“Volevamo i soldi per andare in discoteca e allora abbiamo tentato di fare una rapina”.
La sfortuna ha voluto che la preda fosse un giovanissimo carabiniere, che, per difendere la sua fidanzata, alla vista dell’arma usata dai rapinatori abbia aperto il fuoco uccidendone uno.
Le indagini faranno chiarezza sulle modalità dei fatti.
Quello che lascia attoniti è la motivazione che due ragazzini, che non vanno a scuola e vivono quotidianamente la strada, hanno dato per giustificare un atto criminale.
Dopodiché, il resto lo hanno fatto parenti e amici del giovane rapinatore ucciso, che hanno deciso di devastare il pronto soccorso dell’ospedale dove era stato trasportato il loro congiunto. Scene barbariche, che non trovano alcuna giustificazione se non con il contesto criminale nel quale queste persone vivono la loro esistenza.
Mancanza di rispetto per qualsiasi cosa non sia un loro misero interesse e, soprattutto, disprezzo assoluto delle vite altrui e dei diritti degli altri.
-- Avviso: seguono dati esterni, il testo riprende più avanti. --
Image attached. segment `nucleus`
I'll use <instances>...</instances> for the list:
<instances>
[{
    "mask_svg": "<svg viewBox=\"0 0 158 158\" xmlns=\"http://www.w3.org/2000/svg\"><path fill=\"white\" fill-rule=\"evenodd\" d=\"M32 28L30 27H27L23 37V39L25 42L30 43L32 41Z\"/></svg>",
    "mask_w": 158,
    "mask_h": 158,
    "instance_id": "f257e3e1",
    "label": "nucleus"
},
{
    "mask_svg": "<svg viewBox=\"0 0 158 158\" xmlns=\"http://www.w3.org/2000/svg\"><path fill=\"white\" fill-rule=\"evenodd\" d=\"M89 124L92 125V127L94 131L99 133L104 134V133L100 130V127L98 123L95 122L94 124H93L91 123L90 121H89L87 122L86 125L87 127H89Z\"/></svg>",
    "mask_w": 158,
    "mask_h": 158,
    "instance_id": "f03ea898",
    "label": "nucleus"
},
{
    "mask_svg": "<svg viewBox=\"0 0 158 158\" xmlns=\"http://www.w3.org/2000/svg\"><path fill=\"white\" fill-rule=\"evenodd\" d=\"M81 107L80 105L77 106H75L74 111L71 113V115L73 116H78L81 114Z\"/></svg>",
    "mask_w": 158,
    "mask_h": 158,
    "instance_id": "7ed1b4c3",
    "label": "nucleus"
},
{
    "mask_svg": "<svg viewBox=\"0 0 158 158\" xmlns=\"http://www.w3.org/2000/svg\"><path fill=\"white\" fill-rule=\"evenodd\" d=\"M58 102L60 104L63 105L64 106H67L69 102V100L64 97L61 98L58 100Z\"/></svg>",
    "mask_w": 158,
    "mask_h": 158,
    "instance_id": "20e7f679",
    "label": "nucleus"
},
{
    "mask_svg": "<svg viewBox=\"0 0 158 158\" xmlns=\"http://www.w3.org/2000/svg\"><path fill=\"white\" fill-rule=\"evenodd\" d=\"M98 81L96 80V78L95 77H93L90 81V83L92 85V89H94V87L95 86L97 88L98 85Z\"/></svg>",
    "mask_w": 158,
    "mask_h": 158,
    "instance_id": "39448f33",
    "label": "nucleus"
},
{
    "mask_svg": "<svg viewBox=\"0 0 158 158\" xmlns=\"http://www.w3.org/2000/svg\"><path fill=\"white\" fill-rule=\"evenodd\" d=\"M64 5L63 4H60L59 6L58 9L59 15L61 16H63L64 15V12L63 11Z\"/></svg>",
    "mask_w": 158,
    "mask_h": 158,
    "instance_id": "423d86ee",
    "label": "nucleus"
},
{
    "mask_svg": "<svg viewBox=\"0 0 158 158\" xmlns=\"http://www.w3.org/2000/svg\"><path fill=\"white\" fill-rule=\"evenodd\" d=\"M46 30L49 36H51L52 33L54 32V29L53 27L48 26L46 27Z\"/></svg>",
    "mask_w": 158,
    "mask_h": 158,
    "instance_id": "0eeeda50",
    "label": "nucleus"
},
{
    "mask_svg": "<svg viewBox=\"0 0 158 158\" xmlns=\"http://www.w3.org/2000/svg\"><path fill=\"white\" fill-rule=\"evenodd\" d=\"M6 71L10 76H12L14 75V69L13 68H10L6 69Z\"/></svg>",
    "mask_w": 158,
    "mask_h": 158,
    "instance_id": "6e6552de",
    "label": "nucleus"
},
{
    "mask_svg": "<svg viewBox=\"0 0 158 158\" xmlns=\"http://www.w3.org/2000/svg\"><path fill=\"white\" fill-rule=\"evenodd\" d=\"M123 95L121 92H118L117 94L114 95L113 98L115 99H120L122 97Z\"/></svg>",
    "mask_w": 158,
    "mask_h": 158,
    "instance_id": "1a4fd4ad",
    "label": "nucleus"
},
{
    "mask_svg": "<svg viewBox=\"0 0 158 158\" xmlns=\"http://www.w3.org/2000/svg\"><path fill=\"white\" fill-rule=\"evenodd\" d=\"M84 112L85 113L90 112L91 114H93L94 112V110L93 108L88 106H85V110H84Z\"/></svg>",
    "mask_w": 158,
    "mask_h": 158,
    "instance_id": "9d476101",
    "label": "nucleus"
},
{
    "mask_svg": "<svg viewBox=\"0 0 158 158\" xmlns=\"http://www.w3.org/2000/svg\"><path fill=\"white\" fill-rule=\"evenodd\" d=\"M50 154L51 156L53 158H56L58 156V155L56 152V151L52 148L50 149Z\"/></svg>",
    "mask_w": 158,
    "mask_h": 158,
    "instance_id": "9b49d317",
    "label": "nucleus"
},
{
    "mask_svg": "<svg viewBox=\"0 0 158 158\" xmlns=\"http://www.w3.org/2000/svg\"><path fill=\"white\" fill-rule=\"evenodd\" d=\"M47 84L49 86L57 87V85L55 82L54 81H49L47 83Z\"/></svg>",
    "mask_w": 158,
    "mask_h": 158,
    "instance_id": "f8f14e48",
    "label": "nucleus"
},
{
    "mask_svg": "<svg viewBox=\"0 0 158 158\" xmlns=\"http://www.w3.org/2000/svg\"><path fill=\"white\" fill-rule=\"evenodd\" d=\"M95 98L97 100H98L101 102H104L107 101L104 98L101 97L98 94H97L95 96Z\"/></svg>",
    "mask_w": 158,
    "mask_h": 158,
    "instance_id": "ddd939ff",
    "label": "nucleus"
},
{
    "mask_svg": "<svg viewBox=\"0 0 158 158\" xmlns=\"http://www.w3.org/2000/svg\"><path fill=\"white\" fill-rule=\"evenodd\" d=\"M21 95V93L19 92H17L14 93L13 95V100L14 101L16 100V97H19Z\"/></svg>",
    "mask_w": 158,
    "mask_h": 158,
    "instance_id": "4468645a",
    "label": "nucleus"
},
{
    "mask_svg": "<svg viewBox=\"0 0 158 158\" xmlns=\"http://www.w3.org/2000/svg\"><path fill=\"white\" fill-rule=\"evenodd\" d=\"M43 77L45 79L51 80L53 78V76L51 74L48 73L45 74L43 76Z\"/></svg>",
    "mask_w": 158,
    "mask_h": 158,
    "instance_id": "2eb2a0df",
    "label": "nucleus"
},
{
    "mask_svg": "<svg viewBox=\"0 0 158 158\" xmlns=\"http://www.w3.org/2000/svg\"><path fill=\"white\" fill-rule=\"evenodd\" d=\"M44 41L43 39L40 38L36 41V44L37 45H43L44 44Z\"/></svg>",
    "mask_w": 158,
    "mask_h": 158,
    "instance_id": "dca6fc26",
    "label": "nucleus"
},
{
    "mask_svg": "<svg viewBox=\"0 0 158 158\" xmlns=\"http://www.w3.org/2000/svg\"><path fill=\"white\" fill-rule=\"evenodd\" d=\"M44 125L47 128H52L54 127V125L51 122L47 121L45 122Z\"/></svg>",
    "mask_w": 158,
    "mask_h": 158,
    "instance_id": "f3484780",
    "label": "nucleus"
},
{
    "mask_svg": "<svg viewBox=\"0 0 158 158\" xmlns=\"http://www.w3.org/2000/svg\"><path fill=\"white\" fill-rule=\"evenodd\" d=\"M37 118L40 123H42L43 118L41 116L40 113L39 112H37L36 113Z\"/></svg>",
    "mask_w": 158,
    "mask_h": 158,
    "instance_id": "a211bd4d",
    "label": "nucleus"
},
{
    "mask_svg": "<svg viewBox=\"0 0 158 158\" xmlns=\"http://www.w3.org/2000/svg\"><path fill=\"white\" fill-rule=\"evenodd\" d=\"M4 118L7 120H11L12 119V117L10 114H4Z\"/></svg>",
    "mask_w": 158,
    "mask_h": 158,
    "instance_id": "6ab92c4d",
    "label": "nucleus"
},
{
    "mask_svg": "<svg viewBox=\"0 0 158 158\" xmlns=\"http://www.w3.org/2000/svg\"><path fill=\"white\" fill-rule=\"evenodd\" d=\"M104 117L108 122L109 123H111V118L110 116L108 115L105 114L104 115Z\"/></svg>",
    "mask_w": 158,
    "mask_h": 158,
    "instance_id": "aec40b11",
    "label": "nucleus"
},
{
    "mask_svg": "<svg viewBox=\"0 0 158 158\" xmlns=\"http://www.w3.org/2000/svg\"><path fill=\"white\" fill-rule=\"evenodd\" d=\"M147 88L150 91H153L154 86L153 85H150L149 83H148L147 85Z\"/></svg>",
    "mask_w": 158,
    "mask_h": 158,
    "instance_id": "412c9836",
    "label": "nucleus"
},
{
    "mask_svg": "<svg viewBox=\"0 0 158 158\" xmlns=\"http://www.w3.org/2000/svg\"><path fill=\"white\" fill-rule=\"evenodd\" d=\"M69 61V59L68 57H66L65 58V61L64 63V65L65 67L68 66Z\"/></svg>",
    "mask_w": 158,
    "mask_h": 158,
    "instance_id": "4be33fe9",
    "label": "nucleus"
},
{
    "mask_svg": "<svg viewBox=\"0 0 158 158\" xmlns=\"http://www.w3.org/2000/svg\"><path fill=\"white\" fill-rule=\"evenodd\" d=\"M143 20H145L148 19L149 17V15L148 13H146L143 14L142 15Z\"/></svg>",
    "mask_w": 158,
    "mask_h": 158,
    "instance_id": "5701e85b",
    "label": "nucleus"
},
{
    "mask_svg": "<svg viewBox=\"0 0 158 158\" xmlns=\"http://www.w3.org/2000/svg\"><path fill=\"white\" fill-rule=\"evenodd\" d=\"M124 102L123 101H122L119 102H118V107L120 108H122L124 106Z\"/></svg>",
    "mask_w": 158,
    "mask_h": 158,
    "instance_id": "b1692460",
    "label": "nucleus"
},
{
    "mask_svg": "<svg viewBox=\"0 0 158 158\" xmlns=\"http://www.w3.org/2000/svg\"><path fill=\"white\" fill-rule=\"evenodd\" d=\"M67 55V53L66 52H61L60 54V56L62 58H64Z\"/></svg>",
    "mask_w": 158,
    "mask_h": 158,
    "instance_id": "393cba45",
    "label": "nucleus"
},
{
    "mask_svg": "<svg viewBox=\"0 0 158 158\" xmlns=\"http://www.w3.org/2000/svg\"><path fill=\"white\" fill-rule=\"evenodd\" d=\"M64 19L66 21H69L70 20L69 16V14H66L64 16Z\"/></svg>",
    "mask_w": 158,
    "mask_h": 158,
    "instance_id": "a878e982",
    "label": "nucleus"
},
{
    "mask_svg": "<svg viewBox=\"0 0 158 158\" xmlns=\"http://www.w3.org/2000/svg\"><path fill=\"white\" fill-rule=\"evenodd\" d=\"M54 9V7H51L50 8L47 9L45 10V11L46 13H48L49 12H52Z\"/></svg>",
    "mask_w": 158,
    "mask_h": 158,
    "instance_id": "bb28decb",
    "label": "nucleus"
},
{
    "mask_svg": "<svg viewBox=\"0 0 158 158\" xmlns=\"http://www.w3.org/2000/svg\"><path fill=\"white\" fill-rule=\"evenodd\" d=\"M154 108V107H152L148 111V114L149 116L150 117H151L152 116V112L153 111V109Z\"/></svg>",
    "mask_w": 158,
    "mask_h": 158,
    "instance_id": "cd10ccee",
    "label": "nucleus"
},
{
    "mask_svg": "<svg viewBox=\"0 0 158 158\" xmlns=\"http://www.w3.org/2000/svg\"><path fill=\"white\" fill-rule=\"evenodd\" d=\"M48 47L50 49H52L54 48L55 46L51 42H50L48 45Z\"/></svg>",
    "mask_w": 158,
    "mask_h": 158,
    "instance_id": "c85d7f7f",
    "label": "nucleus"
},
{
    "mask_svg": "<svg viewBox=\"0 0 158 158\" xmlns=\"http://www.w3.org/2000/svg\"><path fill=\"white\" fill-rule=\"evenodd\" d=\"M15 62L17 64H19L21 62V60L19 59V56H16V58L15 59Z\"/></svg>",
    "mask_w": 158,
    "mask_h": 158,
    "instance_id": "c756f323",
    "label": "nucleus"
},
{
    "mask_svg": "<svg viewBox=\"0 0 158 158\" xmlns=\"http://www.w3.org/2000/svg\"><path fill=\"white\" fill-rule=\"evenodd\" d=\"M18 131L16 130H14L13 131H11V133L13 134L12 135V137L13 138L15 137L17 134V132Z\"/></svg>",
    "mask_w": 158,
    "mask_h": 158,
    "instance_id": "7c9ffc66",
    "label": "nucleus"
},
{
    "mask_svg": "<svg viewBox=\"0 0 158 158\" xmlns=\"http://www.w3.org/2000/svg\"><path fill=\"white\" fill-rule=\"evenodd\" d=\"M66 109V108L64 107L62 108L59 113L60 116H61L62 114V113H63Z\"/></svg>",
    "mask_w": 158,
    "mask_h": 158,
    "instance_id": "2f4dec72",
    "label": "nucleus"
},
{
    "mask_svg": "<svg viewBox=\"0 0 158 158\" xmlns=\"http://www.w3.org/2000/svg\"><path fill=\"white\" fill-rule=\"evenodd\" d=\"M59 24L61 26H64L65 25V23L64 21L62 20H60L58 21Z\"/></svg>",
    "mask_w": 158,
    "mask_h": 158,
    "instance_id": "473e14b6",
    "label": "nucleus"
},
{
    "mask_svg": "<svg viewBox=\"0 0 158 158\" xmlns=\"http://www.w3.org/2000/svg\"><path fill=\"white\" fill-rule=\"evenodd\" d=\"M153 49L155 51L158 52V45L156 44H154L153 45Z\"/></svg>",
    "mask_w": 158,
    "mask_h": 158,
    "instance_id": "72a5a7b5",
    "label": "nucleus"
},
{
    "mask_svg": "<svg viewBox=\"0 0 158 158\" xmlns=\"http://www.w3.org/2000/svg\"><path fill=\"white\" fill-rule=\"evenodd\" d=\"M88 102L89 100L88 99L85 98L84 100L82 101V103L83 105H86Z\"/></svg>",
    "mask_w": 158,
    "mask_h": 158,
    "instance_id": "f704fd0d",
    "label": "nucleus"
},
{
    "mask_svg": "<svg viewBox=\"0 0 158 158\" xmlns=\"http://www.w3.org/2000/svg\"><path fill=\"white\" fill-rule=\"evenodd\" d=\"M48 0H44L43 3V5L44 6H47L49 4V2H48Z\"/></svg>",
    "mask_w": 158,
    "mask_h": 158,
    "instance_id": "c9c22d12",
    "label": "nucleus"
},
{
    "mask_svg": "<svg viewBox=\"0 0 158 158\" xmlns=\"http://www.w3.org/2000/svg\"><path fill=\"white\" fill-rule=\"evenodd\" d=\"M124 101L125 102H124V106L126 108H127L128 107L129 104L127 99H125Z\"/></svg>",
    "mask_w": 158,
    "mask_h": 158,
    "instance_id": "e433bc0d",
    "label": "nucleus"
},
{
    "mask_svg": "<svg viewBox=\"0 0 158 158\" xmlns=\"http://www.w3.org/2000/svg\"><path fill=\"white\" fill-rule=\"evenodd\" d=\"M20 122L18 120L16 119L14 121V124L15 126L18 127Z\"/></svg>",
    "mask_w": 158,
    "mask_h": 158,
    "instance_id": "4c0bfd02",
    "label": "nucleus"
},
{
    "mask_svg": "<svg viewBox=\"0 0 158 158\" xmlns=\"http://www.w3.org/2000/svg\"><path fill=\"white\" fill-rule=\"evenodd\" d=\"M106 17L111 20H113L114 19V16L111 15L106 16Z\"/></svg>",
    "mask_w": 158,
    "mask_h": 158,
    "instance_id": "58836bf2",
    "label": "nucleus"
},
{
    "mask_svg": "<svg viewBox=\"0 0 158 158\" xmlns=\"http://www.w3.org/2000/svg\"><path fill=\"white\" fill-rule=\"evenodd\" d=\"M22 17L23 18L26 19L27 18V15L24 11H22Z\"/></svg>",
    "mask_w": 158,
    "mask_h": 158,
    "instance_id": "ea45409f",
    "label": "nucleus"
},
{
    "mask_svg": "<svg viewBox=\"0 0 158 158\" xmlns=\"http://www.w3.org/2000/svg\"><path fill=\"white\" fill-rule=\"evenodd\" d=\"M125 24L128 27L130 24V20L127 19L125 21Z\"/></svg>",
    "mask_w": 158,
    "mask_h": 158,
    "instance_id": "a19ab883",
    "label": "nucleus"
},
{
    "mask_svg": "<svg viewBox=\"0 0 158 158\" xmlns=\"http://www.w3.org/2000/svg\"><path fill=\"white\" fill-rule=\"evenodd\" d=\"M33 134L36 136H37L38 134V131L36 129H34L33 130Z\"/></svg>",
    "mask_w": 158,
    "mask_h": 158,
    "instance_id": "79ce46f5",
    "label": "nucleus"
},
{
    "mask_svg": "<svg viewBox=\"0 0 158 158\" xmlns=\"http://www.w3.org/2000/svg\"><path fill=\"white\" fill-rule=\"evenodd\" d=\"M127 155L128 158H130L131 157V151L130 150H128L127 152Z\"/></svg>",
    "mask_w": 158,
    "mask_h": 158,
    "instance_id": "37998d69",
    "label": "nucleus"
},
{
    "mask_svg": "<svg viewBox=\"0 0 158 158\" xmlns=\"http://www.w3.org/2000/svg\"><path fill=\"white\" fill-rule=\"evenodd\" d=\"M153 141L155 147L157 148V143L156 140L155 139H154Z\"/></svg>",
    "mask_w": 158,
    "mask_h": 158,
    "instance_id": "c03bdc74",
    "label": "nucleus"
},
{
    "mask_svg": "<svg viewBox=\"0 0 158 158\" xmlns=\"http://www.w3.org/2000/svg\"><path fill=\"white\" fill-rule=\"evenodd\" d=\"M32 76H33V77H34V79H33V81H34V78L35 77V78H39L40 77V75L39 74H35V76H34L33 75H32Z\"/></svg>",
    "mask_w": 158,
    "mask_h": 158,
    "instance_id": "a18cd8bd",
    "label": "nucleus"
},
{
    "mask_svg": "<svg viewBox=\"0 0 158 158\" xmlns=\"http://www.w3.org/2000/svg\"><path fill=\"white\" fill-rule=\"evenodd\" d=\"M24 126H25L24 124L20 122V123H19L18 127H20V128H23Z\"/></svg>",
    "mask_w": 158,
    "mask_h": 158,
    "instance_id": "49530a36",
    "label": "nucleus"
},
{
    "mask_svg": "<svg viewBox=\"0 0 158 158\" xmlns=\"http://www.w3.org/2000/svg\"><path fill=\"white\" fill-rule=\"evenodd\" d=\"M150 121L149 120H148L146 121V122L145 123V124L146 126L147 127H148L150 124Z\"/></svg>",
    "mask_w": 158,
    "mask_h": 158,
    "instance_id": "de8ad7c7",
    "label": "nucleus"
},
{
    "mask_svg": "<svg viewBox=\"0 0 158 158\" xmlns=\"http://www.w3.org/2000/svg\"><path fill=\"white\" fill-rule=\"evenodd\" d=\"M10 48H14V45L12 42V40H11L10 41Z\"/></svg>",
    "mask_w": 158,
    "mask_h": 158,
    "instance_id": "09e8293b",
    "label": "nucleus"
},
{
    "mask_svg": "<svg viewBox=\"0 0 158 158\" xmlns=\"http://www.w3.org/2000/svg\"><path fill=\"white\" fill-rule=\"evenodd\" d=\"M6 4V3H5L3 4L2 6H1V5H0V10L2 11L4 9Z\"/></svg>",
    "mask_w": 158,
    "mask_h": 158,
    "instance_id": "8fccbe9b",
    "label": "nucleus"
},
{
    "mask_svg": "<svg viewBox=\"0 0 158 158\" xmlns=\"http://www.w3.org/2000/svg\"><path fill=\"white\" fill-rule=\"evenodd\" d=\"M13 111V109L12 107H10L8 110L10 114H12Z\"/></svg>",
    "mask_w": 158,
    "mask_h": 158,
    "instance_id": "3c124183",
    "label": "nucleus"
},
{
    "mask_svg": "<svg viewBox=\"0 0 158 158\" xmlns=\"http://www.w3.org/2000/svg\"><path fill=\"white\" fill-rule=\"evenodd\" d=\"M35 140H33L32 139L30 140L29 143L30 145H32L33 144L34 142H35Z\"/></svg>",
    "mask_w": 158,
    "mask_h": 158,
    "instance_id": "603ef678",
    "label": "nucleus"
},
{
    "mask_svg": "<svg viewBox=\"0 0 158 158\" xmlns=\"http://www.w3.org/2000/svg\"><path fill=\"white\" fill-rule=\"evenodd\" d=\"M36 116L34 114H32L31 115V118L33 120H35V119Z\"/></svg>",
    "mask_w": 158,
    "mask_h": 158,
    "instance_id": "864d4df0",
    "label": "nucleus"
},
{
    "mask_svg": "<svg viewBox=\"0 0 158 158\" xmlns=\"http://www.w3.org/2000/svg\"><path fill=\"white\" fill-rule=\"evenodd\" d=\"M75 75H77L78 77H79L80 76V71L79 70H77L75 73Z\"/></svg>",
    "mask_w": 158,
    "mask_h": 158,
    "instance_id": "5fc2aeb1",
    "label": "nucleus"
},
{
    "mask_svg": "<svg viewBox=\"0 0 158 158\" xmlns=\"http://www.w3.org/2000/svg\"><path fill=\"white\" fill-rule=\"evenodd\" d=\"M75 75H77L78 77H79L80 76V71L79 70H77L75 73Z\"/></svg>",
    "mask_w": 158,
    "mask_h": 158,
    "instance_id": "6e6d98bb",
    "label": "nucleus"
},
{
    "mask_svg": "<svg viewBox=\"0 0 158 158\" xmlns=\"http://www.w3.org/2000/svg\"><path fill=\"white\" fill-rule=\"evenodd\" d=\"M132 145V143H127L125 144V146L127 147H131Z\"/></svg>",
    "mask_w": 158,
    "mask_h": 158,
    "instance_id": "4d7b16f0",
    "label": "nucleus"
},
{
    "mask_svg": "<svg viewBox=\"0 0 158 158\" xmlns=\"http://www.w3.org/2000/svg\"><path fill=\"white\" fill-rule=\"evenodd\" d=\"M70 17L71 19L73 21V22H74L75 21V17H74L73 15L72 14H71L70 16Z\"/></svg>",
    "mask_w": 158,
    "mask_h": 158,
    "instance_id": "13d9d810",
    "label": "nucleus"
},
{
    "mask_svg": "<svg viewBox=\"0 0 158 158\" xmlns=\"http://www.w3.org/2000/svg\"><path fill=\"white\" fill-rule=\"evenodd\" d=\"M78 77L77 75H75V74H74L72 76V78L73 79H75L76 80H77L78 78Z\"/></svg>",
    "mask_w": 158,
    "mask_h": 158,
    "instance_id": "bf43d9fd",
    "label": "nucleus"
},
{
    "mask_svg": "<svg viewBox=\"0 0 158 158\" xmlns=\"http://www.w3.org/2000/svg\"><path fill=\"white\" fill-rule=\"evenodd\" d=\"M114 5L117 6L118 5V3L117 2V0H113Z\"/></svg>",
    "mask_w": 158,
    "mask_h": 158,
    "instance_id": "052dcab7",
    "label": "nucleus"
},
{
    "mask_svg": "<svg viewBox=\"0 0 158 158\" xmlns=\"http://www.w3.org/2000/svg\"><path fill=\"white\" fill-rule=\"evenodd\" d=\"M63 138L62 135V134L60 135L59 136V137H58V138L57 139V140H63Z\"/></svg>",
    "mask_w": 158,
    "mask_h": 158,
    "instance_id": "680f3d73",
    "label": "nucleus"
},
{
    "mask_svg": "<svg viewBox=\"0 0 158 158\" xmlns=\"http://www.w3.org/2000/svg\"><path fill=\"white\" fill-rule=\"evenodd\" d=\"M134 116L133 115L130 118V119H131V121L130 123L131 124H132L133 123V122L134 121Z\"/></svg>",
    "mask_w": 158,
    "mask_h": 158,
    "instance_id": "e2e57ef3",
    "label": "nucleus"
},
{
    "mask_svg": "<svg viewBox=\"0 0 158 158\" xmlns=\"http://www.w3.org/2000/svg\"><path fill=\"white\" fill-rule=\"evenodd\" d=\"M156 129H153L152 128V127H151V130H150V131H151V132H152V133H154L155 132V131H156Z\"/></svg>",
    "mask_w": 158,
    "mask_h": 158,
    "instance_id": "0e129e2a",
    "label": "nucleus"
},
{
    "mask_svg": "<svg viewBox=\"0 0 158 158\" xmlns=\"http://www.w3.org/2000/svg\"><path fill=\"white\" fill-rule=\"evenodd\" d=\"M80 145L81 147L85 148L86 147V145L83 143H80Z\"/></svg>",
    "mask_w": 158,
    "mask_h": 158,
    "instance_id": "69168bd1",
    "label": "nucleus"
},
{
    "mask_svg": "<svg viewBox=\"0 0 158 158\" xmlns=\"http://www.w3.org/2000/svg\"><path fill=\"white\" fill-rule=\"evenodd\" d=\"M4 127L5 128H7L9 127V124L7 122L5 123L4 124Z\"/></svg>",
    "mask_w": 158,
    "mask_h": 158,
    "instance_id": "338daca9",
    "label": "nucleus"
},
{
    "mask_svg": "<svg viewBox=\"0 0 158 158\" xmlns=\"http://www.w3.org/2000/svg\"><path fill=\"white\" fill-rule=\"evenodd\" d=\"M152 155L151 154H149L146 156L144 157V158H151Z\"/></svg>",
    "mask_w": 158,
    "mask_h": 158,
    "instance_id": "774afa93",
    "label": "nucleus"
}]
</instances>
No, non c’è alcuna giustificazione per un attacco del genere in un luogo preposto a curare e salvare vite umane. Delinquenti che, auspico, possano essere rapidamente identificati e perseguiti a norma di legge. Ma questa scena incivile e violenta da la dimensione del contesto nel quale viveva il giovane rapinatore che, dovendo andare a ballare, non ha trovato di meglio che tentare di rapinare altri giovani.
Il crimine che si trasforma in normalità.
La violenza come modello di (non)vita che diviene un pericolo costante per gli altri.
Mentre avveniva il raid contro il pronto soccorso, moriva Irina, pestata a sangue dal suo compagno.
Altra vittima “innocente” di una folle violenza che sembra non avere fine. L’ennesimo femminicidio che è passato in sordina per il clamore suscitato dalla devastazione attuata dai congiunti e amici del babyrapinatore.
Il brutale pestaggio di Irina e la devastazione dei locali dell’ospedale sono il frutto della medesima cultura violenta che non si riesce a sradicare in questo Paese. Mancanza di rispetto, arroganza, violenza sono il micidiale cocktail che alimenta questi atti di brutalità.
Mi dispiace per Irina, ennesima vittima innocente e mi dispiace per un ragazzo/carabiniere di 23 anni ritrovatosi, suo malgrado, in una storia più grande di lui, che certamente non si è cercato. La speranza è che non sia un’altra vittima di un episodio terribile sul quale ci vorrà tanto, forse troppo tempo per fare processualmente chiarezza.
Provo pena per quel rapinatore bambino cresciuto in strada, cibandosi di poca cultura e troppa violenza che, pericolosamente, travolge ragazzi sempre più piccoli assediati da droghe e alcool e da una società che fatica a ritrovarsi. Un società che ha perso punti di riferimento etici e morali.
Chi vorrà davvero cambiare l’Italia dovrà fare i conti anche con questo. Il futuro passa dalla riscoperta dei valori che mettono insieme le comunità e, su ciò, la politica, la scuola, le istituzioni e le famiglie avranno un ruolo determinante. L’onesta deve diventare premiante mentre l’illegalità deve tornare ad essere soltanto un’eccezione alla regola da perseguire senza se e senza ma.
Siamo già in ritardo, ma possiamo recuperare se solo ci sarà la volontà di cambiare, per costruire un futuro migliore di questo pessimo, tragico presente.